This is the Aalborg Kunstmuseum (Art Museum), designed by Elissa and Alvar Aalto and Jean-Jacques Baruel. (Hm. I just noticed that the photo is crooked. Let's call it art). The rectangular shape at the top is a light reflector, which bounces and diffuses the light around the exhibits.
There were Danish Kroner glued to the pavement outside of the museum. I don't know if it was an exhibit or not, but I had fun watching other students try and pick them up. (I've been fooled by coins glued to the ground before, so I nudged one with my shoe first, just to check.)
This was part of an exhibit in the Utzon Center by Jesper Rasmussen called Off Location.
It is a set of stairs that fills up an entire room! They go up to the ceiling, and give the climber a strong feeling of vertigo.
The art museum in Århus (ARoS) has this exhibit called the 9 Rooms, a series of galleries devoted to works by light and sound artists. One artist covered the walls, ceiling and floor with mirrors. It felt like I was standing in air.
Here is a shot of the atrium of ARoS. It is light and airy, and a semi-public corridor.
I got to see a good old-fashioned cathedral, Viborg Domkirke. It has very nice frescoes and a flat ceiling over the aisle. Apparently this church is unusual in terms of Danish religious architecture, but no matter how many times I asked, the professor got distracted by something else and I never got a complete answer.
Here is something dad will like.
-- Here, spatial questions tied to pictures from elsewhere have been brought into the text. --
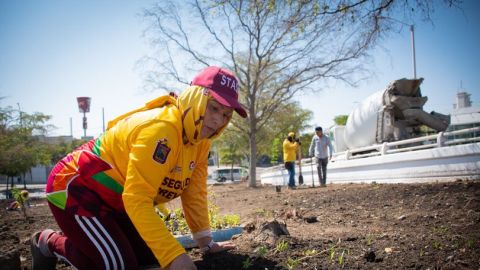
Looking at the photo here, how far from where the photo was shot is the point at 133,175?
7.04 feet

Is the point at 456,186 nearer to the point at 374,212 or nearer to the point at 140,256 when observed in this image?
the point at 374,212

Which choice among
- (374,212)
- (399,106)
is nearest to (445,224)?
(374,212)

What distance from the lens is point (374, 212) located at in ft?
19.6

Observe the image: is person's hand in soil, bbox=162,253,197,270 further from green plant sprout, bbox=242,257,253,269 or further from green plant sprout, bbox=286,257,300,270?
green plant sprout, bbox=286,257,300,270

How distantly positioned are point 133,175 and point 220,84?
868 millimetres

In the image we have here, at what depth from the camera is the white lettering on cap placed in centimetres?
246

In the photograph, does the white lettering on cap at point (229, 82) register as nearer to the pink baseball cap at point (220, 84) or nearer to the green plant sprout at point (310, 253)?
the pink baseball cap at point (220, 84)

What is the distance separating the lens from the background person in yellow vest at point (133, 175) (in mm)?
2143

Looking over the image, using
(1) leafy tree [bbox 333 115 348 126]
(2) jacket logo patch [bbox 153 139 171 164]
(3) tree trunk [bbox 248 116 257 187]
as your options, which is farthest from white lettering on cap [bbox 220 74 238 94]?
(1) leafy tree [bbox 333 115 348 126]

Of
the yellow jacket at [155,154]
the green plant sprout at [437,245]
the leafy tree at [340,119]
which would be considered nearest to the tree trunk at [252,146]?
the yellow jacket at [155,154]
The river in Århus was covered up by a road in the early 20th century for "sanitary" reasons, but in the 90s it was opened up again to give the city a pedestrian core. You can tell by the structure that it used to be a roadway, and it is very commercial, but it creates a pleasant space in the city.
So that is Jutland in a nutshell! Denmark is so small that at any point, you are never farther than 52 kilometers (~32 miles) from the ocean, so there is quite a lot packed into one country!